#### [Task prompt]
Return each line below that contains the string "centimetres". Case counts.

#### [Data entries]
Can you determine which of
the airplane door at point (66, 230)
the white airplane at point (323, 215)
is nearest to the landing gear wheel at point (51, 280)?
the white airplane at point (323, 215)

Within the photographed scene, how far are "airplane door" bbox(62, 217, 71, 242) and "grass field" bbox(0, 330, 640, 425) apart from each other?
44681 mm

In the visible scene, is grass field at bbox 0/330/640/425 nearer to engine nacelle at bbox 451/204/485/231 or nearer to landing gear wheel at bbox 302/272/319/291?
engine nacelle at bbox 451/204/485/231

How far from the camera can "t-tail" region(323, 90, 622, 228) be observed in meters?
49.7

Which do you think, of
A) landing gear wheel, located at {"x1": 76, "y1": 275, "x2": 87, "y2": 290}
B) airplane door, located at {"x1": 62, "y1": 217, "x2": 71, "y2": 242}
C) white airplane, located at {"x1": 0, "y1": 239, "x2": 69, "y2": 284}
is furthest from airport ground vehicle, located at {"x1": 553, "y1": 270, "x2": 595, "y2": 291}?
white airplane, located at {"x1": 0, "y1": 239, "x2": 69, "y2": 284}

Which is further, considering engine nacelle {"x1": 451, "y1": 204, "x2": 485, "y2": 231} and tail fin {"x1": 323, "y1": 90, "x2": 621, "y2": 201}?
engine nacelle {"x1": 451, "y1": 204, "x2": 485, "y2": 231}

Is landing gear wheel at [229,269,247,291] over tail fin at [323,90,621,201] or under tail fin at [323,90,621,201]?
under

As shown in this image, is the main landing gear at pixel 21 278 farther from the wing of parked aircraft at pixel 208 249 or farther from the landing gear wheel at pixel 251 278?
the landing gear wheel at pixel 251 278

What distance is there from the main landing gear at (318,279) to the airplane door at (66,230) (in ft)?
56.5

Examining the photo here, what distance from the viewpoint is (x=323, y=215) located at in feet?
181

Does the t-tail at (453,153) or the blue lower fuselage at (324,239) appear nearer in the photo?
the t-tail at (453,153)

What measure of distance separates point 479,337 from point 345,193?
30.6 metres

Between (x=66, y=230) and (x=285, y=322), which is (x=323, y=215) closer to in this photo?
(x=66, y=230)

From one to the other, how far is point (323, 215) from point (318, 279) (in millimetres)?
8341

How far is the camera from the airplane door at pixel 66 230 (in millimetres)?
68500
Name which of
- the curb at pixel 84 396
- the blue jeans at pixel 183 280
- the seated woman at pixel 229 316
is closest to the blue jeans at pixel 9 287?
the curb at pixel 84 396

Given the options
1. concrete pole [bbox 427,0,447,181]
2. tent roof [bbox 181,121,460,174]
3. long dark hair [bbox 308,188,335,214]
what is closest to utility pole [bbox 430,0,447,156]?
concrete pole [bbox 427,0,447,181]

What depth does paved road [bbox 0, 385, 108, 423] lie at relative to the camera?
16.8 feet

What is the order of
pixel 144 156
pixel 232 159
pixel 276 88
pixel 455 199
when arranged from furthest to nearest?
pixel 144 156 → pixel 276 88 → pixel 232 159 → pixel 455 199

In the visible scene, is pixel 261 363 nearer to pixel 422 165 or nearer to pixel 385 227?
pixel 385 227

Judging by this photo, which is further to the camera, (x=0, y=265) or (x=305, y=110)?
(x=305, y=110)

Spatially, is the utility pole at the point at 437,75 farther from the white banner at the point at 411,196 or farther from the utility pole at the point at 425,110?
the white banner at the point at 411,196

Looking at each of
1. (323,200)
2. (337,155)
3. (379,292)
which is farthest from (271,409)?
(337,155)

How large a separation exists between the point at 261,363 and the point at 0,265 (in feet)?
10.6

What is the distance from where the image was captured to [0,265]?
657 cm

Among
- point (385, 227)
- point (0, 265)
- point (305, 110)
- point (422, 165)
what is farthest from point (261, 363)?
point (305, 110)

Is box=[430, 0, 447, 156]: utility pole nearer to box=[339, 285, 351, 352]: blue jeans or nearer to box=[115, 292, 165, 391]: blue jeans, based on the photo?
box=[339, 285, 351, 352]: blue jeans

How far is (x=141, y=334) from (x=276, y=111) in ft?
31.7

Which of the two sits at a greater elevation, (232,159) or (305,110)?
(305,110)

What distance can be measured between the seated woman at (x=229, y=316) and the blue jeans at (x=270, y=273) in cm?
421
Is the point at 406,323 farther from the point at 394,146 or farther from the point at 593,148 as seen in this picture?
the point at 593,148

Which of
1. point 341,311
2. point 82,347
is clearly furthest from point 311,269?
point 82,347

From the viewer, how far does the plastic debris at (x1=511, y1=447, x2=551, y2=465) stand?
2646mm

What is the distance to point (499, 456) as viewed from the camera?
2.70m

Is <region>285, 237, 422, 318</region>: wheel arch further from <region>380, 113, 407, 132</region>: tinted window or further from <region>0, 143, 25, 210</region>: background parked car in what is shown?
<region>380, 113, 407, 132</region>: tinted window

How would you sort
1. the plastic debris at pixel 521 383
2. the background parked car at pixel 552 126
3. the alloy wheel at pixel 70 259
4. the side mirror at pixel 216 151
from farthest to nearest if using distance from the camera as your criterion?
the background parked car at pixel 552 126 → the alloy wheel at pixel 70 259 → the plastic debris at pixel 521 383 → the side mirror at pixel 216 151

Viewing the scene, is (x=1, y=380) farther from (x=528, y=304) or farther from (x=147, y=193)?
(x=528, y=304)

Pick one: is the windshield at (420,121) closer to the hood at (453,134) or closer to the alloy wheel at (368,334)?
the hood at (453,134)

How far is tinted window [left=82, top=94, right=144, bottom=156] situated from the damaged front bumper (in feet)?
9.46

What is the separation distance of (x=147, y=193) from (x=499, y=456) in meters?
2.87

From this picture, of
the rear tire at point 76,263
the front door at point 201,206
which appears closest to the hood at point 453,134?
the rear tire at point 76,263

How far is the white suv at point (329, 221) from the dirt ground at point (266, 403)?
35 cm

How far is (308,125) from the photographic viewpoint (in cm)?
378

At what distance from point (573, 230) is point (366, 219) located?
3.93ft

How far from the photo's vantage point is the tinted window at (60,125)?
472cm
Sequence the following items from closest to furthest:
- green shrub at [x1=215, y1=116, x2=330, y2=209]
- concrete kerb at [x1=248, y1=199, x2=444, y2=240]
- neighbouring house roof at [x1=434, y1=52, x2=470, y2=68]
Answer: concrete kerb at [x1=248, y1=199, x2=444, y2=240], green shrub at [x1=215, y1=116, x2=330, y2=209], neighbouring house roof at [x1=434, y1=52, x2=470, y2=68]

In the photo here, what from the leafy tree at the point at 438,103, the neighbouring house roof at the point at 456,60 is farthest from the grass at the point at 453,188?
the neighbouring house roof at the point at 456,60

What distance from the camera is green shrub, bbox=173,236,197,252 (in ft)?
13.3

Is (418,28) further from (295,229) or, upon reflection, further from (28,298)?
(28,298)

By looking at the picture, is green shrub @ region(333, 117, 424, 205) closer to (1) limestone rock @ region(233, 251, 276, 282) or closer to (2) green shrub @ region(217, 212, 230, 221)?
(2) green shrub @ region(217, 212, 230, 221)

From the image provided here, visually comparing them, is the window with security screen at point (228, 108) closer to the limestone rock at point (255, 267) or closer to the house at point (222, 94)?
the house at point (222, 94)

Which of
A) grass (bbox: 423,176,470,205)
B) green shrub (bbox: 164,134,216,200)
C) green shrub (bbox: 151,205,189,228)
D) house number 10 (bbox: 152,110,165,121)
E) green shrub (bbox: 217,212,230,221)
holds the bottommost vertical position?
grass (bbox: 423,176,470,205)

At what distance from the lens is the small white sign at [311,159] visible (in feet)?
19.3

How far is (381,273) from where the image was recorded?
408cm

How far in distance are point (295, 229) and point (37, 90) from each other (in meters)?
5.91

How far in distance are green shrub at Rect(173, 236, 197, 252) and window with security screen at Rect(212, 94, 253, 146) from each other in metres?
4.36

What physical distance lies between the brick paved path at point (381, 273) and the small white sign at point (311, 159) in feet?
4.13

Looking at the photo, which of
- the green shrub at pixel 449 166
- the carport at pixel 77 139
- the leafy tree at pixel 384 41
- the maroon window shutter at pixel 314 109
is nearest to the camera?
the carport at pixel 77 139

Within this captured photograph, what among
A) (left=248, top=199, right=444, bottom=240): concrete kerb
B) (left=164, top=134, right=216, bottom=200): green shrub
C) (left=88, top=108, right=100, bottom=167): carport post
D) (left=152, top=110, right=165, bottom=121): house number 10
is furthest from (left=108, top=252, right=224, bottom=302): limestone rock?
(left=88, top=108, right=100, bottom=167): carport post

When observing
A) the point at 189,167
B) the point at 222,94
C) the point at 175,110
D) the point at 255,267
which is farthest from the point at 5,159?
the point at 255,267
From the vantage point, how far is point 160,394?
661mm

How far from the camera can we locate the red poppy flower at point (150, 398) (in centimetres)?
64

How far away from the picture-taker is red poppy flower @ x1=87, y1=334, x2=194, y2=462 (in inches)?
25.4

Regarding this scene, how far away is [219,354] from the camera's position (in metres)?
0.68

==

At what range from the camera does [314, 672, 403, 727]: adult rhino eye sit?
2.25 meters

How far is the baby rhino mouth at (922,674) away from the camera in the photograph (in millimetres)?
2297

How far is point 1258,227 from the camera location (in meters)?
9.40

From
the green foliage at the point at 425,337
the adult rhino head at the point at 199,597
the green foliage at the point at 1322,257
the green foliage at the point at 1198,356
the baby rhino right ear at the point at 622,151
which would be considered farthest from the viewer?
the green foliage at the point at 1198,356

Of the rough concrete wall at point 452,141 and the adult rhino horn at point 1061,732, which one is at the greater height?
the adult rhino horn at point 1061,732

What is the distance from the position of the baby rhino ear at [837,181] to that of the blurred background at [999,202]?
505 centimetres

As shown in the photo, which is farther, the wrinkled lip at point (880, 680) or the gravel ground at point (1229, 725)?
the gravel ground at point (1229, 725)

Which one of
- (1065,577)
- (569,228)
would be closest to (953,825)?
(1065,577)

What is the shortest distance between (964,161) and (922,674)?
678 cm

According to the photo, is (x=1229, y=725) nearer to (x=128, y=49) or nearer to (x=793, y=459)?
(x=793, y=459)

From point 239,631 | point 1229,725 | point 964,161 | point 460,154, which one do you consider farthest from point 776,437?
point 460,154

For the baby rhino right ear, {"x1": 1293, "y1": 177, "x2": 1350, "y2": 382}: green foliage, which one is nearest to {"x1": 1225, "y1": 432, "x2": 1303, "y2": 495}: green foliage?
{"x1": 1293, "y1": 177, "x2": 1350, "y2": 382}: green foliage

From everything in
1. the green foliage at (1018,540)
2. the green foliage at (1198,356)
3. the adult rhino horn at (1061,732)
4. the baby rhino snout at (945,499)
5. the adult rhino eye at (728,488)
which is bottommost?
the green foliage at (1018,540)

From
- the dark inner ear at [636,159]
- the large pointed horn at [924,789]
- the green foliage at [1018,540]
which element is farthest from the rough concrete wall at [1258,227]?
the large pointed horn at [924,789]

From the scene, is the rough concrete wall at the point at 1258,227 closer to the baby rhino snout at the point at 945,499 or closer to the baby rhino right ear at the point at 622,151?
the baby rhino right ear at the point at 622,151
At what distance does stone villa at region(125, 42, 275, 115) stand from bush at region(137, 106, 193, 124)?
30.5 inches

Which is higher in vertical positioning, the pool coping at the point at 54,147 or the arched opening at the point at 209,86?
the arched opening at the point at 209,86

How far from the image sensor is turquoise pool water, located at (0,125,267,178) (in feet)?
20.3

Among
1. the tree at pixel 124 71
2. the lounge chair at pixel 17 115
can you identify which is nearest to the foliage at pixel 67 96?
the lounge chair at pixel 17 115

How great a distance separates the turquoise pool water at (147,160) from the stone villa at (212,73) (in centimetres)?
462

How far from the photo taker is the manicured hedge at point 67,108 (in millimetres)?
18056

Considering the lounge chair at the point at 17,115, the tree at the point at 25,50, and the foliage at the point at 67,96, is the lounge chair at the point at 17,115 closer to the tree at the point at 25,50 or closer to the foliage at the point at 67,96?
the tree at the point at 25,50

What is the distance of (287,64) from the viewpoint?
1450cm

#### [Response]
How far from the camera can we locate the red poppy flower at point (150, 398) (in centimetres)?
505 centimetres
How great a distance separates the turquoise pool water at (147,160) from the stone villa at (212,73) (in centimetres)?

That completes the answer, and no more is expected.